As the owner of a new pest control company, one of the things you may be struggling with figuring out is how much to charge for your services to remain competitive. If you charge too little, you won’t make enough profits, and you won’t be able to grow your company.
Additionally, some owners believe that up-charging customers and inflating prices is an effective strategy because it gives the appearance of legitimacy and quality. However, studies have found that this is not the case. If you price your services too high, you can end up driving customers away.
So, just how much should you charge for pest control jobs? In this article, we’ll cover all of the things that should go into your decision. By the end of the article, you’ll know exactly how to price pest control services so that you can remain competitive in the industry.

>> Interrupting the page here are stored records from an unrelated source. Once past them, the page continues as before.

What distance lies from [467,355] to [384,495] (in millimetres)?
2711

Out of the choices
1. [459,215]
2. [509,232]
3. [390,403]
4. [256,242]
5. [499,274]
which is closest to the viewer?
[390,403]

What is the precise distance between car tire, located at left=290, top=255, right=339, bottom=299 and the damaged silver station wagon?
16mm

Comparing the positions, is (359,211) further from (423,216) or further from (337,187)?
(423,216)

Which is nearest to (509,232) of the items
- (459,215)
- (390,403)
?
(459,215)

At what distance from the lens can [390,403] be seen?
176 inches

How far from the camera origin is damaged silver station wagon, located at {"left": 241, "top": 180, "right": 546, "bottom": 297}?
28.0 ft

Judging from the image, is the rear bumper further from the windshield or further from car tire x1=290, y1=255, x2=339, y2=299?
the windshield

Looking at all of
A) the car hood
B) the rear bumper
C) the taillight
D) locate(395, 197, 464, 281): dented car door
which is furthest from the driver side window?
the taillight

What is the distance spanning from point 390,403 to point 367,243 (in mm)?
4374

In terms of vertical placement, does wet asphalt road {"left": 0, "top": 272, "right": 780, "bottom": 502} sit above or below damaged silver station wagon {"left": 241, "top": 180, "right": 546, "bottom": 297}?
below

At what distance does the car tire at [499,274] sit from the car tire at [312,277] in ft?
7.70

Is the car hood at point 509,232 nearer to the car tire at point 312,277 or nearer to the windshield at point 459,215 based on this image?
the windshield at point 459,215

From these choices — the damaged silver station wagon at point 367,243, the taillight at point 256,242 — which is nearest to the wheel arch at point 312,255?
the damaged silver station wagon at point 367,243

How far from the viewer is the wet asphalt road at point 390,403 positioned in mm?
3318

How Much Does Pest Control Cost?
Before setting your price, you should investigate the average price for pest control services in your area. How much does an exterminator cost these days anyway? The average pest control costs can vary depending on where you are. For instance, the price of pest control jobs for rodent infestation in New York City is higher than it is in Idaho. Check out a few of your competitor’s websites to determine the average pest control costs in your area, which will give you a ballpark of what you should be shooting for.
Remember that when setting your price, customers are looking for value. They don’t want to feel as though they’re being “ripped off,” but they also want to make sure that you offer a quality service. If you undercut your competition considerably, you may not appear trustworthy to others. Perhaps you’re providing poor service or using cheaper products. Just because you’re the “cheapest” does not mean you’re the “best.”

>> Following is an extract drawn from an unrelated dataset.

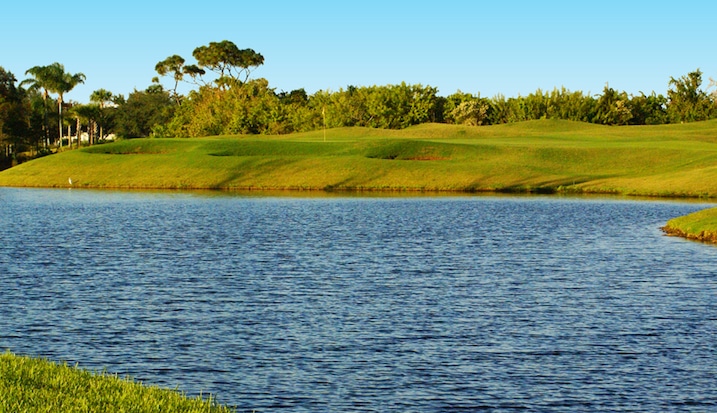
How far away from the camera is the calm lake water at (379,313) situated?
69.4ft

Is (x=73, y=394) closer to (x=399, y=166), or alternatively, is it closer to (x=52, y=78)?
(x=399, y=166)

Not All Pest Control Pricing is the Same
The other thing to consider when determining how much to charge is that not all residential or commercial pest control pricing is the same. Numerous factors go into the price of a project. We’ve highlighted some of those factors below.
Size of the Building You’re Treating
One of the first factors that can help determine how much you’ll charge for your services is the size of the building that you’re treating. For instance, you’re not going to charge the same for a residential basement as you would a multi-story building.
Take time to figure out how you want to set your pricing. Will it be by story? By room? Perhaps the easiest way is by the square footage of the treated area. For example, maybe you can consider tiered rates, with something along the lines of:
- Less than 2,500 square feet costs X
- 2,500 – 5,000 square feet costs Y
- 5,000+ square feet costs Z
One thing to remember when setting your tiers is the breakeven prices. Consider the time and material cost that you’re going to spend and set your prices from there.
The Type of Pest You’re Treating
The other thing to consider when determining your pricing is the type of pest you’re treating. We would not recommend offering customers “one size fits all” price plans. For instance, it costs significantly more to get rid of Smokey Brown roaches than it does to get rid of German cockroaches.
Additionally, some services may call for a thorough inspection before you can determine a treatment plan. For example, things like termite treatment and bat infestations will require you to survey the area before deciding the best course of action. Perhaps consider offering your customers a free consultation where you can take a look at the infestation before quoting them a price.
How Often You’ll Need Pest Treatments
The other primary determining factor when setting your prices is how often you’ll need treatments. Can you eradicate it with a one-time sweep? Or does the process take longer, requiring multiple visits? For instance, if you’re killing rodents outdoors, you may need to stop by every couple of weeks to refill bait stations.
There may also be services that only occur seasonally. For example, if you live in a cold environment, rodents will look to come inside during the winter. You could offer a one-time seasonal sweep of a home to seal any vulnerable points, set traps, and advise the customer of structural work he or she will need to complete on the house to ensure it’s safe for the winter.
Perhaps you can consider offering customers discounts on these types of services. For instance, imagine you can treat a home once in the winter and once in the spring. Neither is mandatory, but both services will go a long way toward preventing an infestation. You could offer a 10 percent discount to the client if they opt to receive the summer treatment after completing the winter treatment.
The last thing to consider when setting your prices is how long it’s going to take you to arrive at the location in need. You’d seemingly charge more for a service that’s an hour away than one that’s within the parameters of your local town. Driving not only requires gas, but it also puts wear on your vehicle, requiring more frequent repairs, oil changes, and tire changes.
Focus on Your Value Proposition
Instead of worrying so much about your cost, you should instead focus on your value proposition. Your value proposition is what you can offer to customers. It’s the reason you got into the business.
There’s a chance that you entered the market because you thought prices were too high. But, in all likelihood, you started your pest control business because there was something that you felt that you could do better than the competition.
For instance, perhaps you seek to provide more reliability in services. Maybe you want to offer services that are available 24/7, 365 days a year. Maybe you’ve decided that you are only going to use organic pesticides that are safe for children and pets.
Whatever the case may be, there’s something in your business that you feel sets you apart from the competition. The best strategy is to convey your value proposition to your customers. Customers may not be as worried about the price when they feel as though they are receiving something worthwhile in return. Perhaps they’re willing to pay a bit more for your services if they know that they can count on you to arrive at a moment’s notice.